Ответа не последовало. Странно, где же «Ниц, нема?».
— Что? Был и ушел? Или сховался? Почему молчишь?
На град жестких вопросов поляк не ответил, а повел себя более чем странно. Он подошел к стене, прижался к ней плечом и закивал головой, но совершенно необычно, не вперед, а в бок. Его редкая полуседая шевелюра касалась закопченной стены.
— Чтой-то он? — удивился я. — Спятил?
Тут действительно не мудрено и свихнуться.
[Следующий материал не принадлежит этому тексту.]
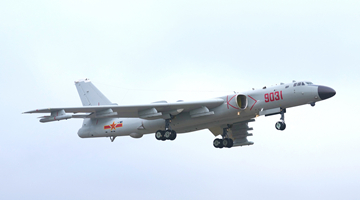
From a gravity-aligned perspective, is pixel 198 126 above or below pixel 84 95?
below

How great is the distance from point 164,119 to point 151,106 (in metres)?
2.12

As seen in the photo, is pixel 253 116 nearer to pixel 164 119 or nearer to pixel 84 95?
pixel 164 119

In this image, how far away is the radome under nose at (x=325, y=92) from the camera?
3353 centimetres

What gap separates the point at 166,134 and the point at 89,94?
925 cm

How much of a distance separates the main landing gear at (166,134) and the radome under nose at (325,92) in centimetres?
978

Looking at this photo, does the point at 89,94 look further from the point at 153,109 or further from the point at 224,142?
the point at 224,142

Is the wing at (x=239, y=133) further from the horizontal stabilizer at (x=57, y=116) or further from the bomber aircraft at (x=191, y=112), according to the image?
the horizontal stabilizer at (x=57, y=116)

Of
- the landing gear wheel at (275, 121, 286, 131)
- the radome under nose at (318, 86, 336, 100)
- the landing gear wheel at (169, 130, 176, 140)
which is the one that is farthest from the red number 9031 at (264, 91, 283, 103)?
the landing gear wheel at (169, 130, 176, 140)

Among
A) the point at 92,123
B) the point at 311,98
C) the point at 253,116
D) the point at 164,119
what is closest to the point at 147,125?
the point at 164,119

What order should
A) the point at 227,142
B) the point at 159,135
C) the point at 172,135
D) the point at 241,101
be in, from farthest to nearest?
the point at 227,142, the point at 159,135, the point at 172,135, the point at 241,101

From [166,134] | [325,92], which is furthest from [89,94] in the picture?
[325,92]

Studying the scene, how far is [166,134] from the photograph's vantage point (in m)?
37.2

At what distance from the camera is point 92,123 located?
41.4 meters

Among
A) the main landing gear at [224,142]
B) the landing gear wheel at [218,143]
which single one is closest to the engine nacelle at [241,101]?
the main landing gear at [224,142]
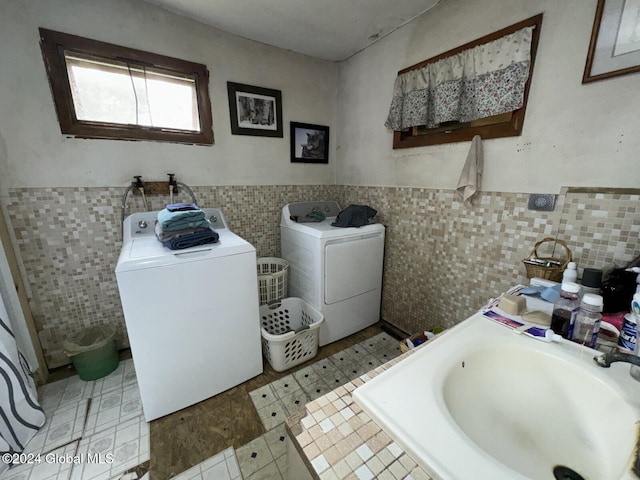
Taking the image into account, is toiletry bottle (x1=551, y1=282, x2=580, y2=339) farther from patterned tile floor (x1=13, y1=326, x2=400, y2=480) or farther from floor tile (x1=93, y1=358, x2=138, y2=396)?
floor tile (x1=93, y1=358, x2=138, y2=396)

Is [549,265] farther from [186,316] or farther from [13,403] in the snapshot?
[13,403]

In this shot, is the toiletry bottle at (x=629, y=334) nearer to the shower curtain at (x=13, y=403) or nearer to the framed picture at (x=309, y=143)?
the framed picture at (x=309, y=143)

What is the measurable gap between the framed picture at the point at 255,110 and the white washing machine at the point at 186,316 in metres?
1.03

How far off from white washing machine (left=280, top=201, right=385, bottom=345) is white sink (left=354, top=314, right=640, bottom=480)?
108 cm

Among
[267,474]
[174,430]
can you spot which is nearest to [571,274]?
[267,474]

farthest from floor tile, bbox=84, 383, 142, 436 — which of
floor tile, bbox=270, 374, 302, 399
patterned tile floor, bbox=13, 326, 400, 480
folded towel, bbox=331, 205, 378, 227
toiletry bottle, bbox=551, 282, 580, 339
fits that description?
toiletry bottle, bbox=551, 282, 580, 339

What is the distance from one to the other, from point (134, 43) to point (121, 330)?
6.62ft

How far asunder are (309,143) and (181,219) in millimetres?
1480

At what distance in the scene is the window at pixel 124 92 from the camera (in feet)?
4.92

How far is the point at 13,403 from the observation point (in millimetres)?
1259

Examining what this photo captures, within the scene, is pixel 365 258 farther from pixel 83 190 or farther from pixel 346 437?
pixel 83 190

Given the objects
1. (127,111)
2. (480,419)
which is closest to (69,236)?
(127,111)

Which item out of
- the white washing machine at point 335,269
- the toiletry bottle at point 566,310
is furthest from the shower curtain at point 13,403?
the toiletry bottle at point 566,310

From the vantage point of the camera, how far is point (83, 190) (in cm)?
163
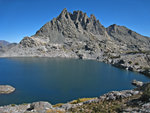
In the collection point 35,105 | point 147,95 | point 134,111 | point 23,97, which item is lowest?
point 23,97

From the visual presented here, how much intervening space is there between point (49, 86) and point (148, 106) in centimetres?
4873

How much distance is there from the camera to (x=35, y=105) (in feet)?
94.3

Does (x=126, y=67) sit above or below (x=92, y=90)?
above

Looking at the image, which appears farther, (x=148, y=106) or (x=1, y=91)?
(x=1, y=91)

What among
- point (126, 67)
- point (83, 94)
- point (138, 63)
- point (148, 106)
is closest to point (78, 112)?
point (148, 106)

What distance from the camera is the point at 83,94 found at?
53.7 meters

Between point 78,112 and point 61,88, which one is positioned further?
point 61,88

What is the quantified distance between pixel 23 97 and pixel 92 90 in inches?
1153

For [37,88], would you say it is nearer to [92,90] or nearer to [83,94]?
[83,94]

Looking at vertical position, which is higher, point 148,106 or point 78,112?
point 148,106

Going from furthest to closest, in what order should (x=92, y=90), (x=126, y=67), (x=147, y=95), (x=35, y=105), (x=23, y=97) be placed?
(x=126, y=67)
(x=92, y=90)
(x=23, y=97)
(x=35, y=105)
(x=147, y=95)

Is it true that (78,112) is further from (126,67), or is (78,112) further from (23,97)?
(126,67)

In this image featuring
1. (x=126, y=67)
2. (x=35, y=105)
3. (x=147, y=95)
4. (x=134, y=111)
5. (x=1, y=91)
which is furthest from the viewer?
(x=126, y=67)

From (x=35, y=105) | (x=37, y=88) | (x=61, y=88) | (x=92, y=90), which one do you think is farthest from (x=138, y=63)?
(x=35, y=105)
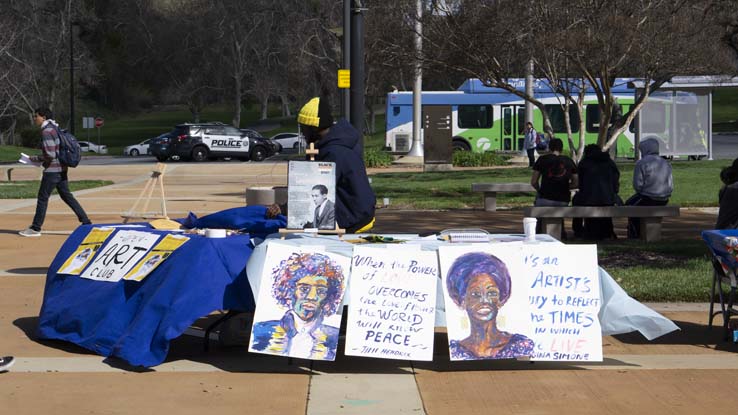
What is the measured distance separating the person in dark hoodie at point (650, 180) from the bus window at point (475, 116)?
29.6 meters

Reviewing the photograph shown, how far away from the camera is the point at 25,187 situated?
25.9 metres

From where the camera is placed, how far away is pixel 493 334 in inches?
273

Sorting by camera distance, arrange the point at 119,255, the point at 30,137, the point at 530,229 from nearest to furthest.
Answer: the point at 530,229 < the point at 119,255 < the point at 30,137

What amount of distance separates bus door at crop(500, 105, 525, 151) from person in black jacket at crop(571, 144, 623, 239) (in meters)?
29.6

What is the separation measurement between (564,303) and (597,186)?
7132mm

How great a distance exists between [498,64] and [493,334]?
17.5 meters

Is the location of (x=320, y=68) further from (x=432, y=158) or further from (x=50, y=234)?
(x=50, y=234)

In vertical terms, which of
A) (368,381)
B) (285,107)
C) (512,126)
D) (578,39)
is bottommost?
(368,381)

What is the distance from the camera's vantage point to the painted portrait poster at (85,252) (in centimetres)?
815

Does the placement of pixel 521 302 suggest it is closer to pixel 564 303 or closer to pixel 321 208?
pixel 564 303

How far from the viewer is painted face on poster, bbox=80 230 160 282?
7715mm

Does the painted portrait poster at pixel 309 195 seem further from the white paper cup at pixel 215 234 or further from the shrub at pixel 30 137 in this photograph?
the shrub at pixel 30 137

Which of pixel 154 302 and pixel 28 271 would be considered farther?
pixel 28 271

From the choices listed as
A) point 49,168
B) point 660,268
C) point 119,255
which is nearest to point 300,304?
point 119,255
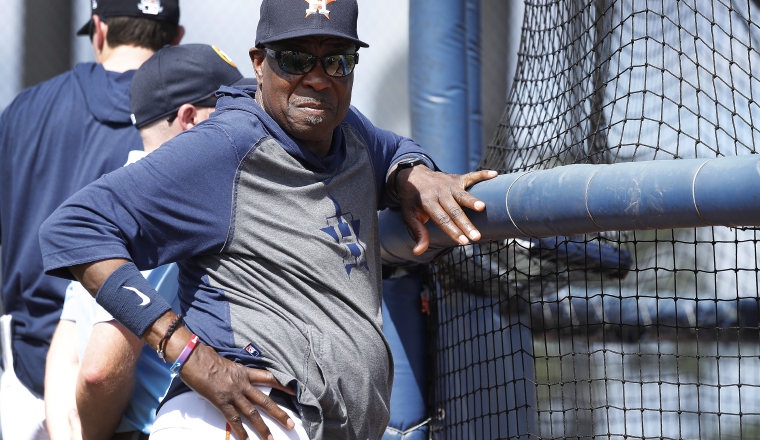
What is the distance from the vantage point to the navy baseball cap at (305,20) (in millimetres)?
1668

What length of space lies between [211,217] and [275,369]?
322 mm

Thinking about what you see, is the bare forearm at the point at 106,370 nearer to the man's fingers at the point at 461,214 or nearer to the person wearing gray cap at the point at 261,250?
the person wearing gray cap at the point at 261,250

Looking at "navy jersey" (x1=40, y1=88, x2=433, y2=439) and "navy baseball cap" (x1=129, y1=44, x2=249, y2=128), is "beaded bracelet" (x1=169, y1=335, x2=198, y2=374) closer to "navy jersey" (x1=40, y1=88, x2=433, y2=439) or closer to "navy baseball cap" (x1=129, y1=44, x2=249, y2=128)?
"navy jersey" (x1=40, y1=88, x2=433, y2=439)

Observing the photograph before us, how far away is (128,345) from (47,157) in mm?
1373

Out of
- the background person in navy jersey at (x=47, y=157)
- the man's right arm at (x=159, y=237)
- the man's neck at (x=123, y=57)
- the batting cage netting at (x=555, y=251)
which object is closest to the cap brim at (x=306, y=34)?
the man's right arm at (x=159, y=237)

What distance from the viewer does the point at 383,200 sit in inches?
82.7

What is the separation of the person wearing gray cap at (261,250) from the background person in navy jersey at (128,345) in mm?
199

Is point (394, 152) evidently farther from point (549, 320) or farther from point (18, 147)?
point (549, 320)

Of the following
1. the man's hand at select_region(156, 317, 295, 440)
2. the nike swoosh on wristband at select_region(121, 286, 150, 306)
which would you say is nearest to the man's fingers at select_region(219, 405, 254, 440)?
the man's hand at select_region(156, 317, 295, 440)

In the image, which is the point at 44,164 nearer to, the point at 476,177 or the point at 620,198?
the point at 476,177

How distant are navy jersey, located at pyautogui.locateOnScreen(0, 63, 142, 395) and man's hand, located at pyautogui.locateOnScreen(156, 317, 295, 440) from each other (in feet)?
4.31

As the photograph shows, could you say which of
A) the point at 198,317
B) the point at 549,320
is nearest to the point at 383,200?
the point at 198,317

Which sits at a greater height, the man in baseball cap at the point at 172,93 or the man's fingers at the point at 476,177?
the man in baseball cap at the point at 172,93

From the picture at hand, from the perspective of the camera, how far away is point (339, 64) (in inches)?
68.5
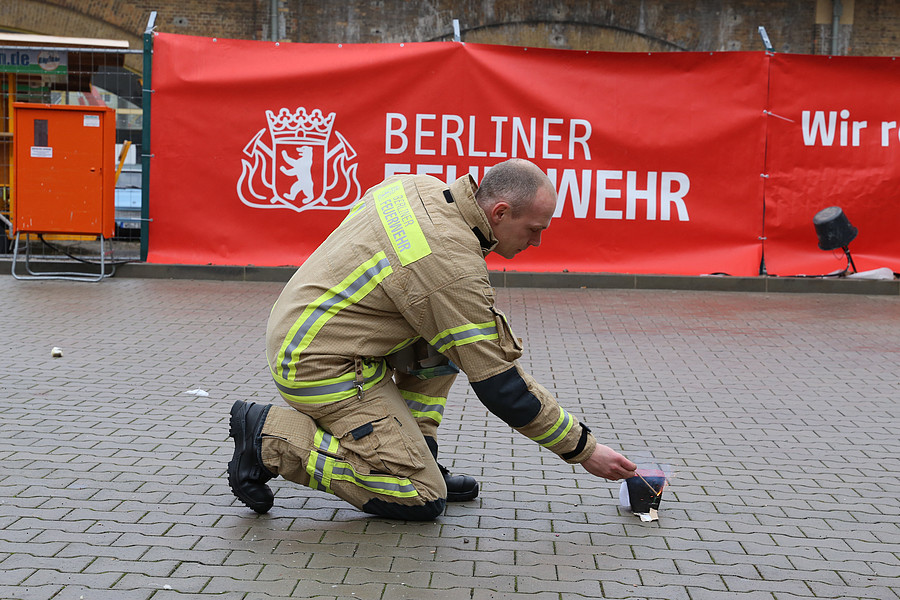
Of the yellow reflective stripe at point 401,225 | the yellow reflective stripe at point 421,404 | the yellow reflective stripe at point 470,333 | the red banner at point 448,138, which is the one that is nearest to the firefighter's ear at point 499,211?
the yellow reflective stripe at point 401,225

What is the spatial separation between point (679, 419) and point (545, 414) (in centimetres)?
227

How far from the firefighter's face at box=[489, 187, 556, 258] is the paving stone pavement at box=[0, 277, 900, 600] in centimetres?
109

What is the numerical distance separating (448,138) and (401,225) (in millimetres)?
7546

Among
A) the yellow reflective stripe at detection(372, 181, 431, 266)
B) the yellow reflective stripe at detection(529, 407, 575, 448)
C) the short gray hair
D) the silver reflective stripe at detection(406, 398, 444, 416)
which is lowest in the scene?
the silver reflective stripe at detection(406, 398, 444, 416)

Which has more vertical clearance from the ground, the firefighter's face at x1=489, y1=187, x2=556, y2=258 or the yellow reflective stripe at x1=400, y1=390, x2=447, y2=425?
the firefighter's face at x1=489, y1=187, x2=556, y2=258

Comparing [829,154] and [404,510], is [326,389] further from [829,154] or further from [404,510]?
[829,154]

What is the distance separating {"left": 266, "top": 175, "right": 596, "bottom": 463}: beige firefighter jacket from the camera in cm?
355

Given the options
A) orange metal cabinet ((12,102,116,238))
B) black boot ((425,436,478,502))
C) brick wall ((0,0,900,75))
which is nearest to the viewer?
black boot ((425,436,478,502))

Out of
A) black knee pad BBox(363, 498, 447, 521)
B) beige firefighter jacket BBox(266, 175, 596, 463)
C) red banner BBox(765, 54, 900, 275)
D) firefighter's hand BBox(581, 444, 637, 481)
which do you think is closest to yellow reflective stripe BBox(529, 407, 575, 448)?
beige firefighter jacket BBox(266, 175, 596, 463)

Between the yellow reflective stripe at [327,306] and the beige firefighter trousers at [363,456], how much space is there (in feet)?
0.68

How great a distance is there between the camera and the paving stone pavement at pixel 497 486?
11.0 ft

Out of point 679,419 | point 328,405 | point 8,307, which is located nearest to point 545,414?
point 328,405

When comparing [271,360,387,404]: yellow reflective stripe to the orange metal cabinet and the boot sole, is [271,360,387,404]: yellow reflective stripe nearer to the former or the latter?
the boot sole

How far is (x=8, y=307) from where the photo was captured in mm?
8836
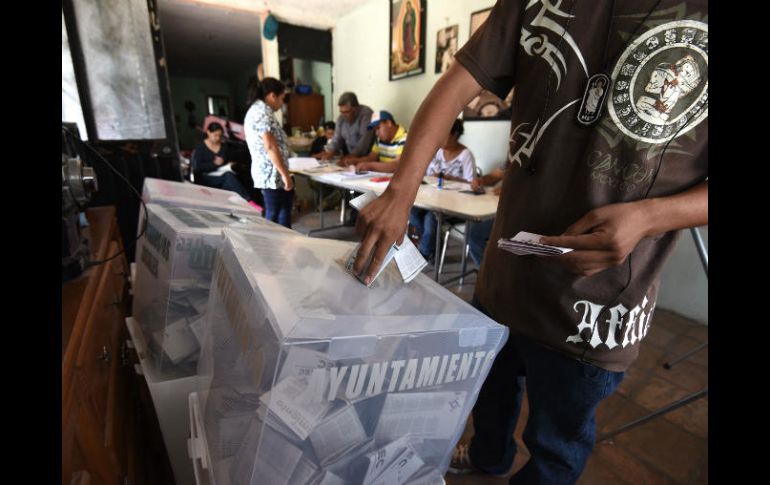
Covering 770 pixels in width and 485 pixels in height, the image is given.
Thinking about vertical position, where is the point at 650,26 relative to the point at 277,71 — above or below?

Я не раз слышал о трагических событиях в Варшаве: о восстании в еврейском гетто и общеваршавском восстании против гитлеровцев, о том, как отчаянно сражались и героически погибли тысячи и тысячи людей. Особенно запомнился рассказ переправившегося к нам через Вислу поляка о том, как безоружные горожане обливали себя бензином и живыми факелами кидались на жалюзи немецких танков. А мы? Мы тогда ничего не могли поделать. Стояли без горючего, без снарядов и — без приказа.